EM-Quali geschafft "Basketball-Deutschland lebt" — doch es gibt viel zu diskutieren

Leiden · Mit einer starken Leistung im Entscheidungsspiel in den Niederlanden haben die deutschen Basketballer das EM-Ticket gelöst. Nach der insgesamt enttäuschenden Qualifikation gibt es aber Gesprächsbedarf.

 Bundestrainer Chris Fleming.

Bundestrainer Chris Fleming.

Foto: dpa, a pil hak

Das Desaster war gerade erst verhindert, da machte sich Chris Fleming auch schon hastig auf den Weg. "Ich fahre nach Hause. Meine Frau steht kurz vor der Entbindung", sagte der Bundestrainer und entließ seine Basketballer alleine in die Partynacht. Die Anspannung hatte sich bei allen Beteiligten nach dem erfolgreichen Ende der mehr als holprigen EM-Qualifikation schnell gelöst.

"Das ist hoffentlich der Anfang einer langen Reise", sagte Paul Zipser und dachte dabei schon an das kommende Jahr. Durch die überzeugende Leistung beim 82:51 (40:26) im Entscheidungsspiel bei Gastgeber Niederlande in Leiden darf der 22-Jährige von NBA-Klub Chicago Bulls mit seinem Team an der EuroBasket 2017 teilnehmen. Dabei hatte es in den vergangenen Wochen lange ausgesehen, als würde es schiefgehen.

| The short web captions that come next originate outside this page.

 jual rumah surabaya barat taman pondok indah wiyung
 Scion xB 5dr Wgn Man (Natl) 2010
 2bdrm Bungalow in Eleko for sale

Nach der Pleite in Dänemark machte es Klick

Fleming weiß, dass es Gesprächsbedarf gibt. "Wir hatten sehr wacklige Phasen, darüber braucht man nicht groß diskutieren", sagte der Amerikaner. Dennoch habe es nie Zweifel gegeben: "Was ich an unserer Mannschaft super fand, war, dass sie in schwierigen Zeiten alle Nebengeräusche ausgeblendet hat."

Es gab rund um die Spiele gegen die Nachbarn Niederlande, Österreich und Dänemark reichlich Diskussionen. Vor allem nach der peinlichen Niederlage im hohen Norden. "Einstellung und Kampf haben nicht gestimmt", sagte Zipser, danach habe es bei den Spielern allerdings "Klick gemacht". "Manchmal braucht man solche Ereignisse, um zu wachsen. Ich hätte aber auch ohne leben können", erklärte Fleming und lachte.

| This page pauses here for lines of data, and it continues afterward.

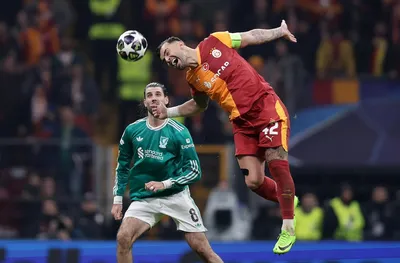 Ливърпул ще спира черна серия срещу Галатасарай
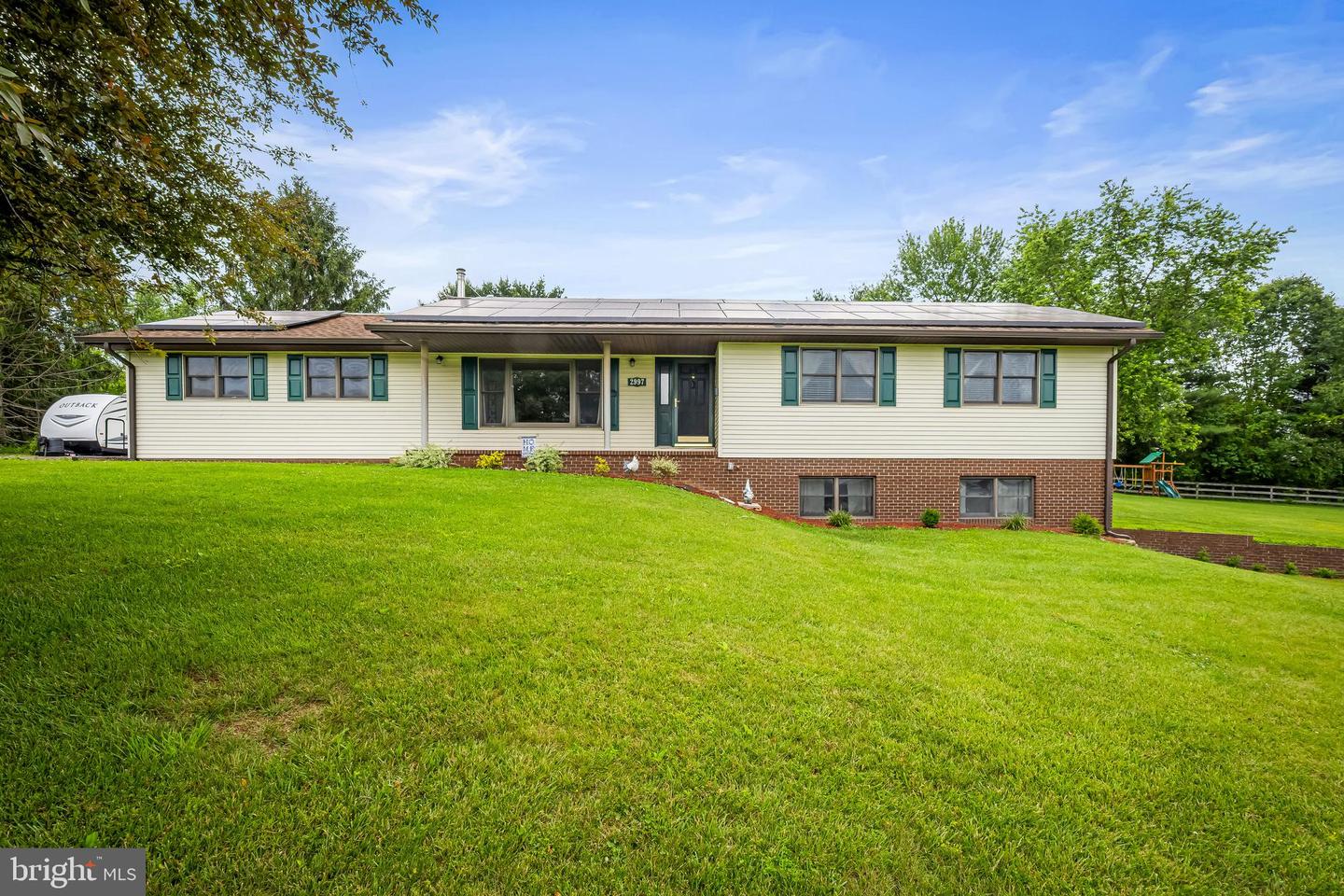 2997 Patapsco Road, Finksburg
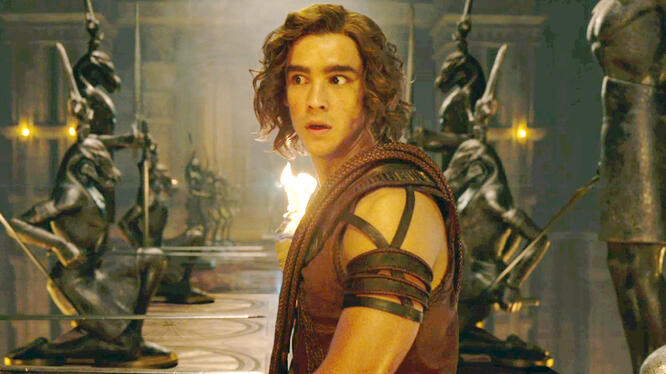 Gods of Egypt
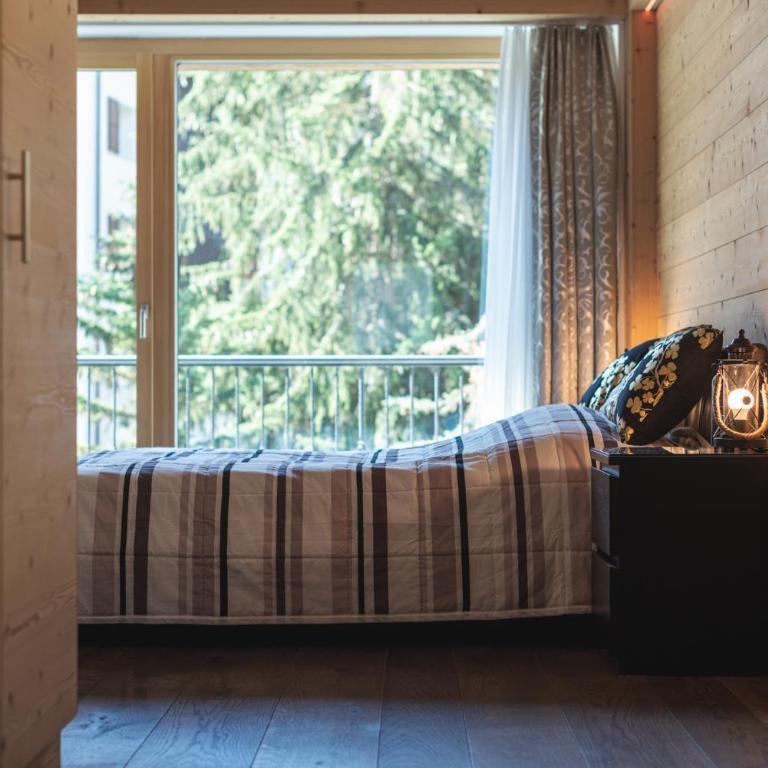 Joe's Place - luxury lifestyle apartment - Apartamento Dúplex - 19
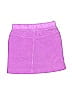 Crewcuts 100% Cotton Purple Active Skirt Size 2 - photo 2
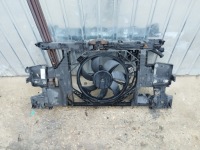 Купить Ремень передний вентилятор renault megane 3 iii купе рестайлинг  752100004r 1,5dci, фото thumb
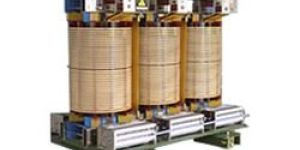 Dry Type VPI Transformer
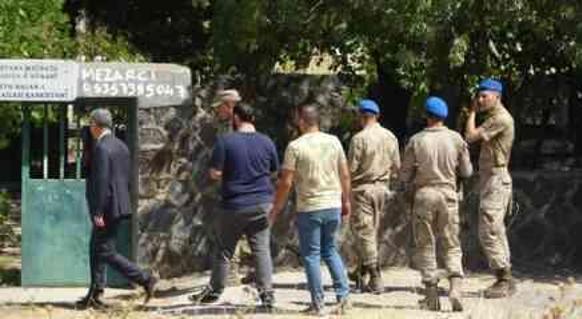 Narin nerede, hangi derede bulundu? Eğertutmaz deresi nerede? Narin çuvalla dereye kim attı?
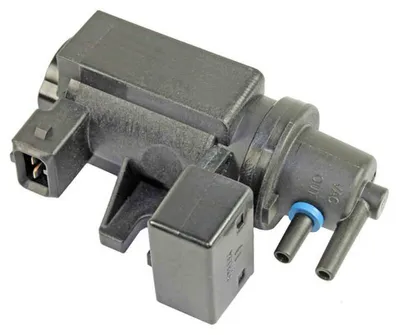 Produktbild von METZGER 0892213 Druckwandler Abgassteuerung für BMW 3 Touring (E91) 3 Limousine (E90) 3 Limousine (E46) 1 Schrägheck (E87) 5 Limousine (E60)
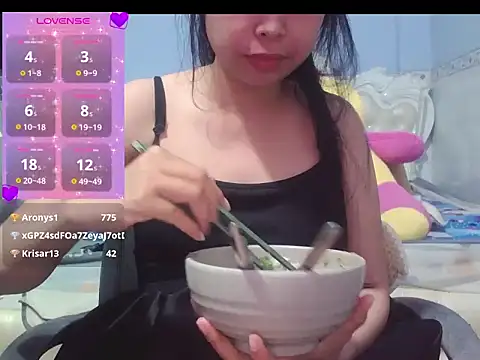 Mio_Nips's cam snapshot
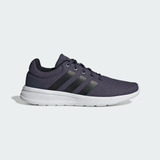 Tênis Masculino adidas Lite Racer Cln 2 0 Cor Shadow Navy core Black cloud White Adulto 41 Br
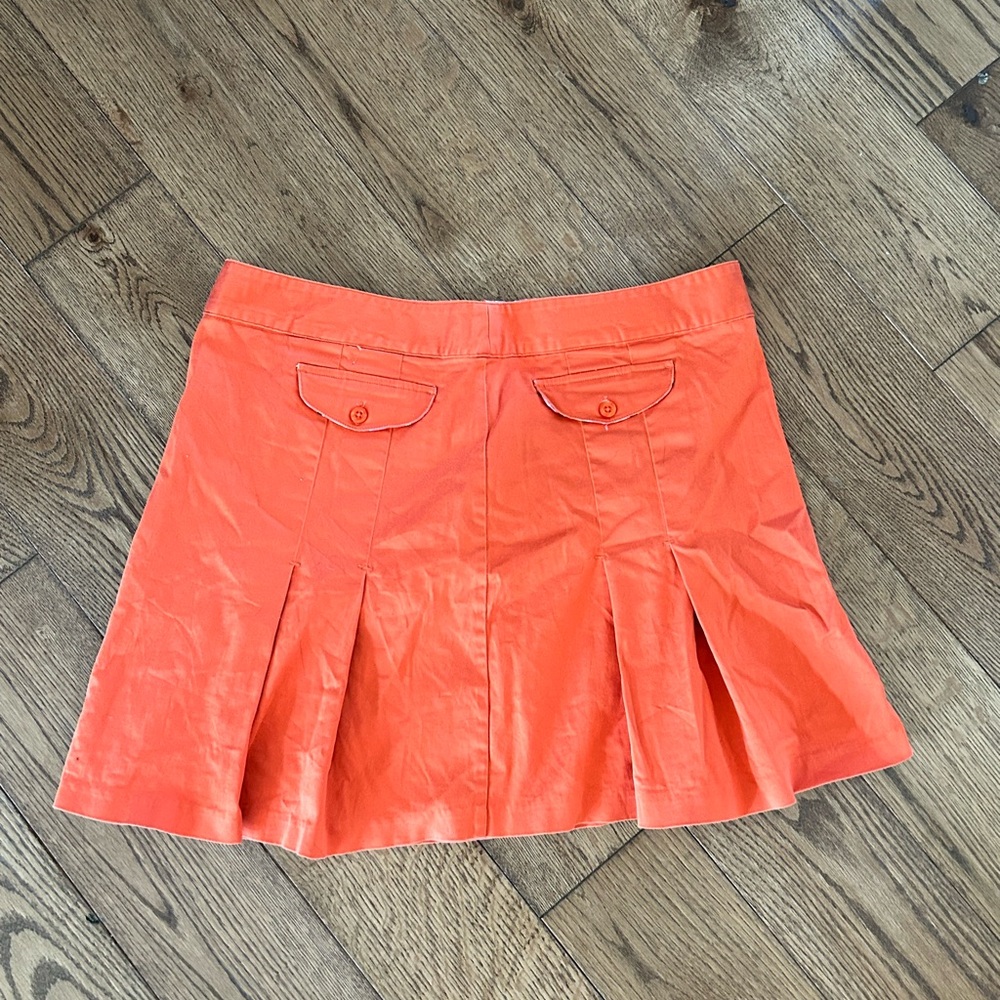 Women’s golf skort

In Leiden wurde nicht lange gezittert. Schnell waren die Kräfteverhältnisse klar, weil die Mannschaft endlich ihre Klasse abrief. "Die Jungs haben gezeigt, dass Basketball-Deutschland lebt", lobte Ingo Weiss, Präsident des Deutschen Basketball Bundes (DBB). Er gab aber auch zu: "Das war ein harter Sommer für alle."

Dass die Leistungen oftmals nicht stimmten, ist dem 52-Jährigen bewusst. Für den Angriff aus der Bundesliga kurz vor dem letzten Spiel zeigte der DBB-Boss aber kein Verständnis. "Ich finde diese Kritik absolut fruchtlos", sagte Weiss, nachdem Michael Stoschek, Aufsichtsratsvorsitzender bei Meister Brose Bamberg, von unprofessionellen medizinischen Bedingungen rund um das Nationalteam gesprochen hatte.

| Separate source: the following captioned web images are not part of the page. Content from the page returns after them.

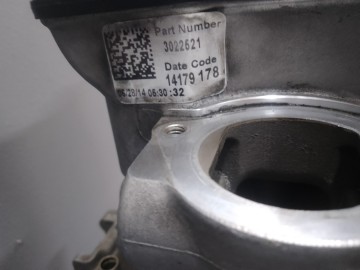 Silnik Polaris Sportsman 570 *Wtrysk*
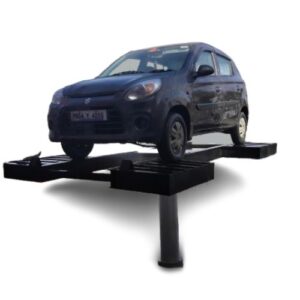 Hydraulic Washing Lift Price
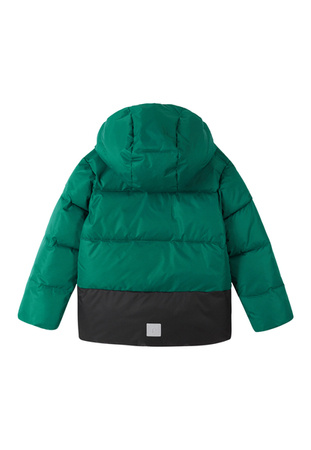 Winter jacket REIMA Teisko Deeper Green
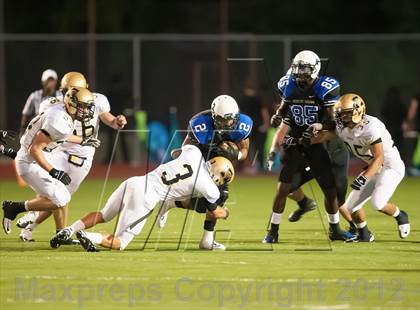 Thumbnail 2 in Abilene @ Hebron photogallery.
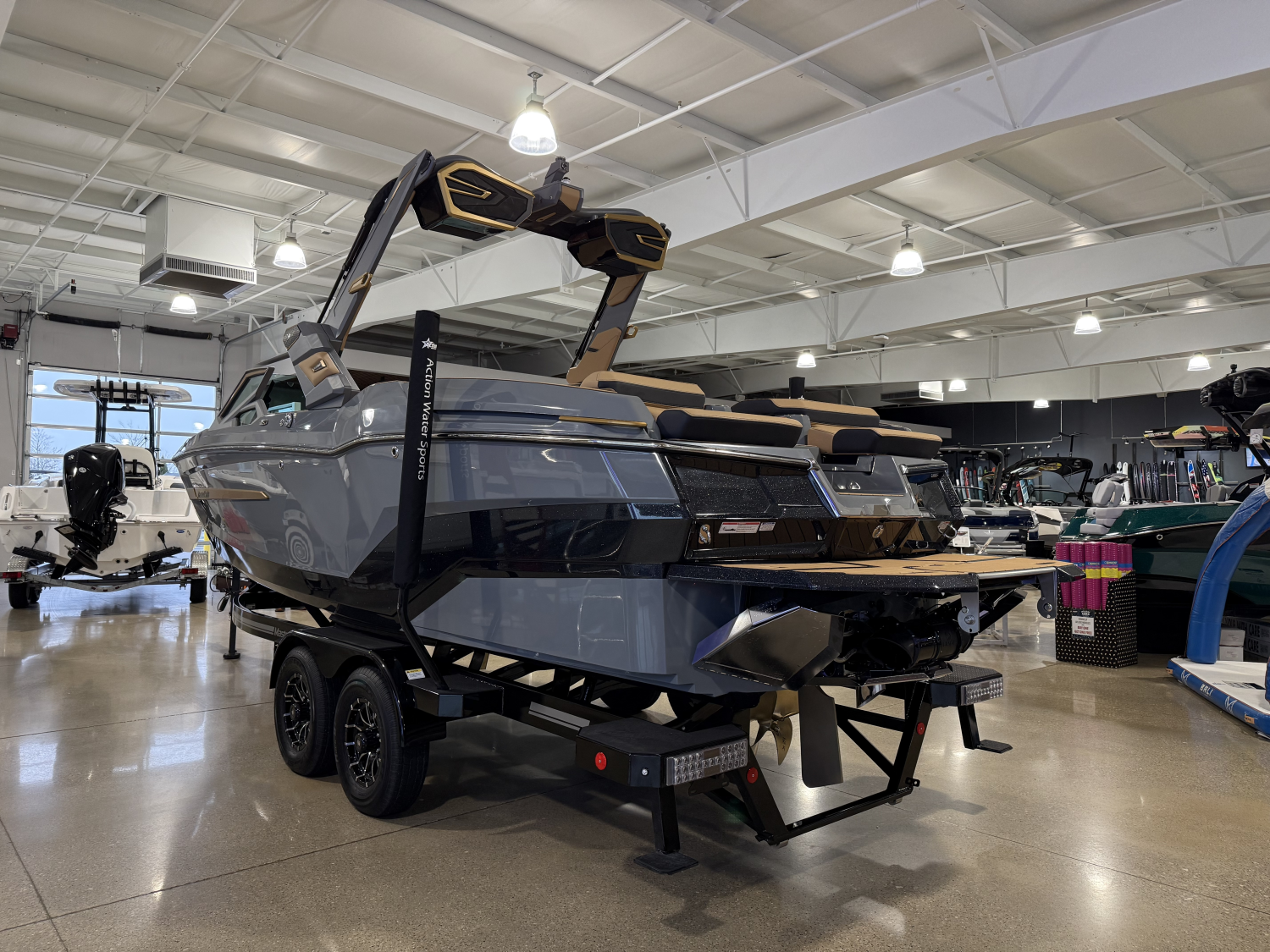 2026 Mastercraft Boats X24 for sale in Hudsonville, Michigan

"Auch wenn wir gewinnen, werden wir analysieren. Auch dann werden wir gucken. Dann wird es Einzelgespräche geben", hatte Weiss schon vor dem Abschluss angekündigt. Wichtigstes Thema werden wohl die vielen Absagen sein. "Wir müssen uns darüber unterhalten, warum einige Spieler nicht gekommen sind. Liegt es an den Vereinen? Liegt es daran, dass sie nicht können? Liegt es vielleicht am DBB? Das ist auch möglich", sagte Weiss.

Strafen seien keine Lösung: "Wenn ich sage, du sollst nicht rauchen, stellst du dich hinter eine Ecke und rauchst. Ich muss das Bewusstsein einpflanzen: Nationalmannschaft ist geil, da muss ich hin", sagte Weiss. Fleming wollte nach dem Spiel nicht über die Spieler reden, die abgesagt hatten oder wie Tibor Pleiß während der Qualifikation abgereist waren.

Am 22. November entscheidet sich in der Türkei, wie die Vorrundengegner bei der 40. EM heißen. Gespielt wird in Cluj/Rumänien, Helsinki/Finnland, Tel Aviv/Israel und Istanbul/Türkei, wo auch die Finalrunde stattfindet. Ob sich das Gesicht des Teams bis dahin verändert, da vielleicht einige Spieler zurückkommen, kann Fleming nicht sagen. "Ich weiß es nicht. Wenn es diese Mannschaft ist, dann ist es diese Mannschaft."